Your answer must match the records word for word and contain no pictures.

┌──

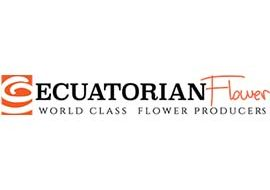 Interview with JP Tola of Ecuatorian flower a boutique rose grower.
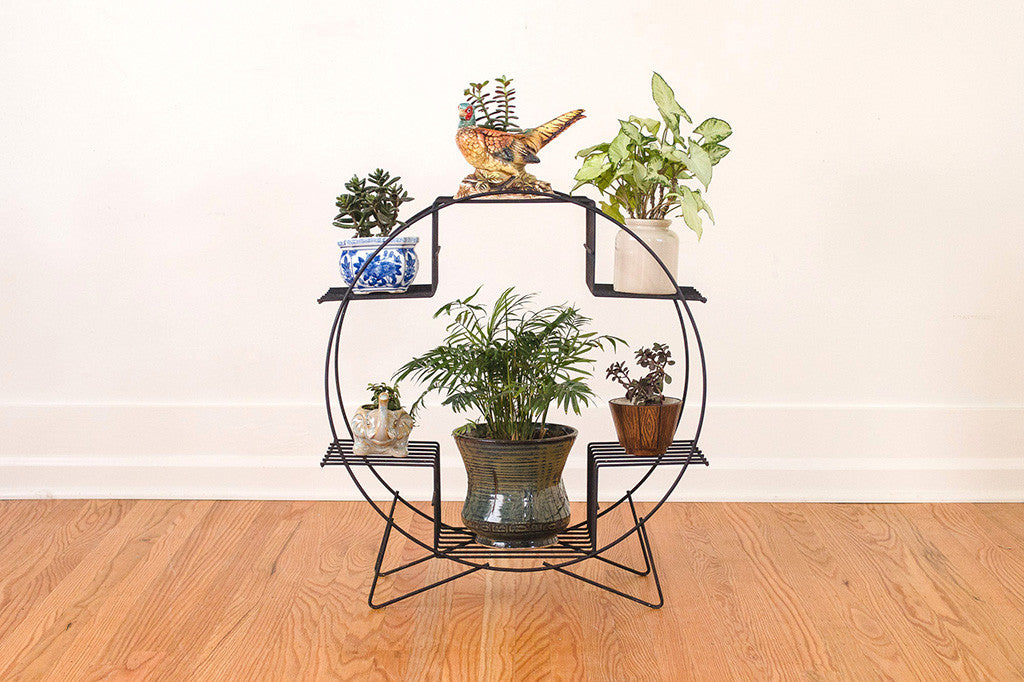 MCM Hairpin Plant Stand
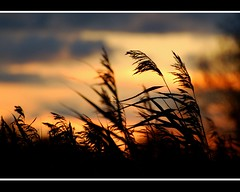 You are the fire in my heart..... (Levels Nature) Tags: uk england sky reed nature grass silhouette clouds reeds bravo silhouettes somerset grasses burnham burnhamonsea xoxoxoxox apexpark alittlebeauty blinkagain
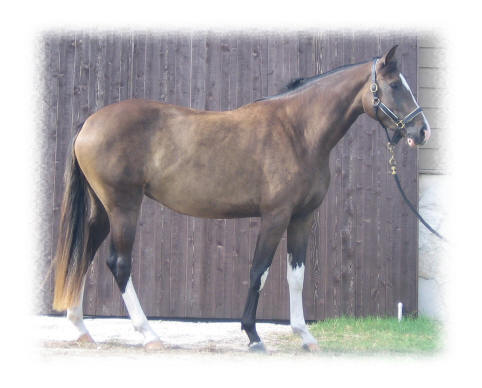Live Stock Horses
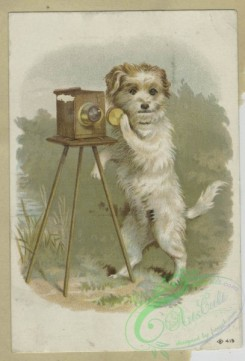 prang_cards_animals-00227 - 1592-Trade cards depicting dogs, cats, fires, and cameras 102524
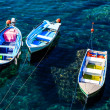 Three Boats Anchored near Riomaggiore in Cinque Terre, Italy — Stock Photo #10161275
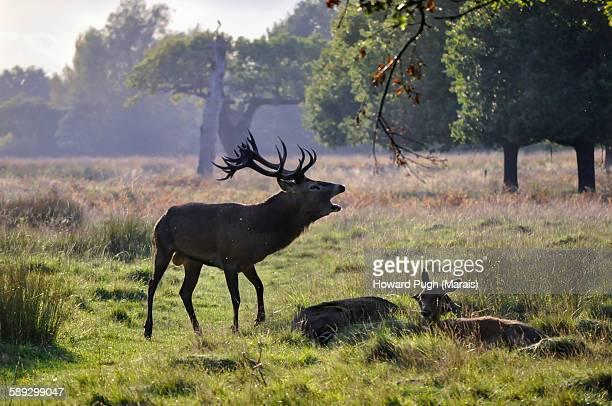 King Of The Red Deer Harem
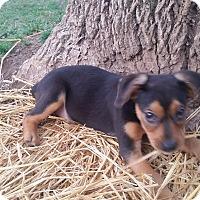 Adopt A Pet :: Cameron - New Oxford, PA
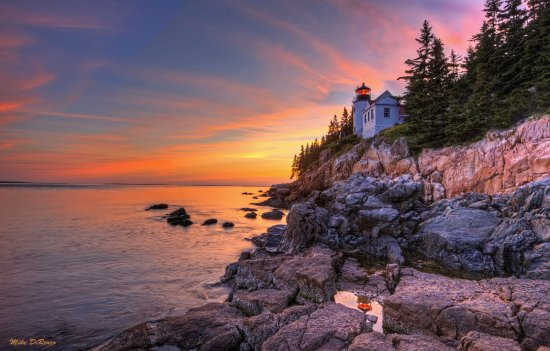 Seawall Campground: Bass Harbor Lighthouse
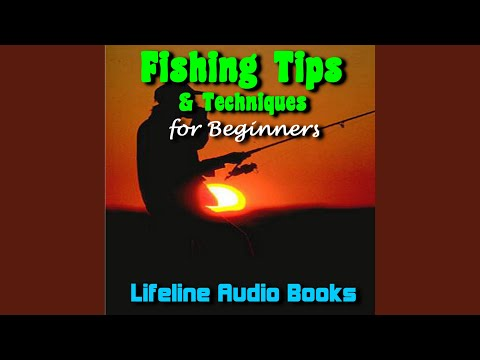 The Difference Between Saltwater And Freshwater Fishing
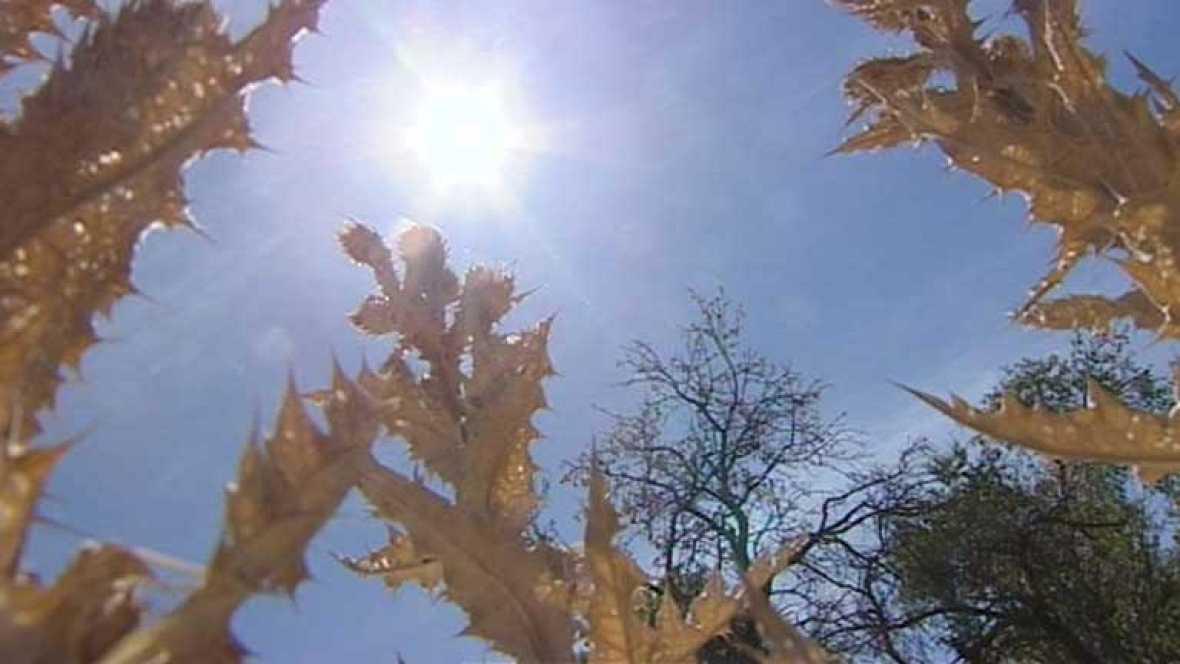 Temperaturas significativamente altas en la Península y Baleares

└──

■ COMPLETED TASK
 Interview with JP Tola of Ecuatorian flower a boutique rose grower.
 MCM Hairpin Plant Stand
 You are the fire in my heart..... (Levels Nature) Tags: uk england sky reed nature grass silhouette clouds reeds bravo silhouettes somerset grasses burnham burnhamonsea xoxoxoxox apexpark alittlebeauty blinkagain
Live Stock Horses
 prang_cards_animals-00227 - 1592-Trade cards depicting dogs, cats, fires, and cameras 102524
 Three Boats Anchored near Riomaggiore in Cinque Terre, Italy — Stock Photo #10161275
 King Of The Red Deer Harem
 Adopt A Pet :: Cameron - New Oxford, PA
 Seawall Campground: Bass Harbor Lighthouse
 The Difference Between Saltwater And Freshwater Fishing
 Temperaturas significativamente altas en la Península y Baleares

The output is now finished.